■ **PAGE**:
------------------------
Pareillement, je trouve intéressante (quoique avec une faible valeur opératoire si ce n'est celle de prouver que chaque âge est bien distinct) la relation qu'il établit entre les différents âges pré industriels et industriels et les consciences collectives. Ainsi à l'âge des chasseurs cueilleurs correspond l'âge mythologique, à celui de l'agriculture, la conscience théologique (les grandes religions), à la 1ère révolution industrielle la conscience idéologique, à la deuxième révolution la conscience psychologique et à la 3ème la conscience biosphérique. 


J'ai pourtant quelques désaccords avec ses conclusions.

1. La vision de la société dans la 3ème révolution est assez complète et comprend même un volet éducatif assez fourni, une réflexion détaillée sur la fin du travail et une allusion à la nécessaire sobriété. Pour autant, Rifkin ne va pas assez loin. Il voit bien que le travail va disparaître mais il est incapable d'imaginer une société sans travail c'est à dire sans source de revenus pour les citoyens. Il s'en "sort" en mettant tout le monde au travail associatif, ce fameux tiers secteur dont il pense qu'il fournira suffisamment de travail salarié à tout le monde. C'est à la fois se contredire (à quoi servirait les associations dans un monde qui aurait résolu la plupart des contradictions et injustices qui le minent aujourd'hui?) et méconnaître le fonctionnement des ONG une fois qu'elles se bureaucratisent, ce qu'elles ne manqueront pas de faire par nécessité intérieure (celle du développement de toute organisation quel que soit son objectif de départ)
------------------------
Recopiez mot pour mot le texte ci-dessus sur Rifkin et la troisième révolution industrielle, en entier et sans rien modifier.

■ **EXTRAIT DES DONNÉES**:
------------------------
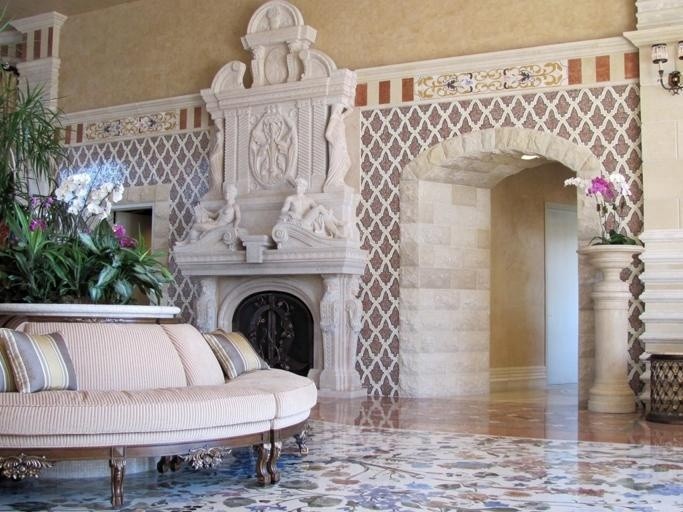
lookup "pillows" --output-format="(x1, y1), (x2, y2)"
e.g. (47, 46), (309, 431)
(0, 327), (77, 393)
(200, 330), (271, 381)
------------------------
■ **RÉPONSE AU PROBLÈME**:
Pareillement, je trouve intéressante (quoique avec une faible valeur opératoire si ce n'est celle de prouver que chaque âge est bien distinct) la relation qu'il établit entre les différents âges pré industriels et industriels et les consciences collectives. Ainsi à l'âge des chasseurs cueilleurs correspond l'âge mythologique, à celui de l'agriculture, la conscience théologique (les grandes religions), à la 1ère révolution industrielle la conscience idéologique, à la deuxième révolution la conscience psychologique et à la 3ème la conscience biosphérique. 


J'ai pourtant quelques désaccords avec ses conclusions.

1. La vision de la société dans la 3ème révolution est assez complète et comprend même un volet éducatif assez fourni, une réflexion détaillée sur la fin du travail et une allusion à la nécessaire sobriété. Pour autant, Rifkin ne va pas assez loin. Il voit bien que le travail va disparaître mais il est incapable d'imaginer une société sans travail c'est à dire sans source de revenus pour les citoyens. Il s'en "sort" en mettant tout le monde au travail associatif, ce fameux tiers secteur dont il pense qu'il fournira suffisamment de travail salarié à tout le monde. C'est à la fois se contredire (à quoi servirait les associations dans un monde qui aurait résolu la plupart des contradictions et injustices qui le minent aujourd'hui?) et méconnaître le fonctionnement des ONG une fois qu'elles se bureaucratisent, ce qu'elles ne manqueront pas de faire par nécessité intérieure (celle du développement de toute organisation quel que soit son objectif de départ)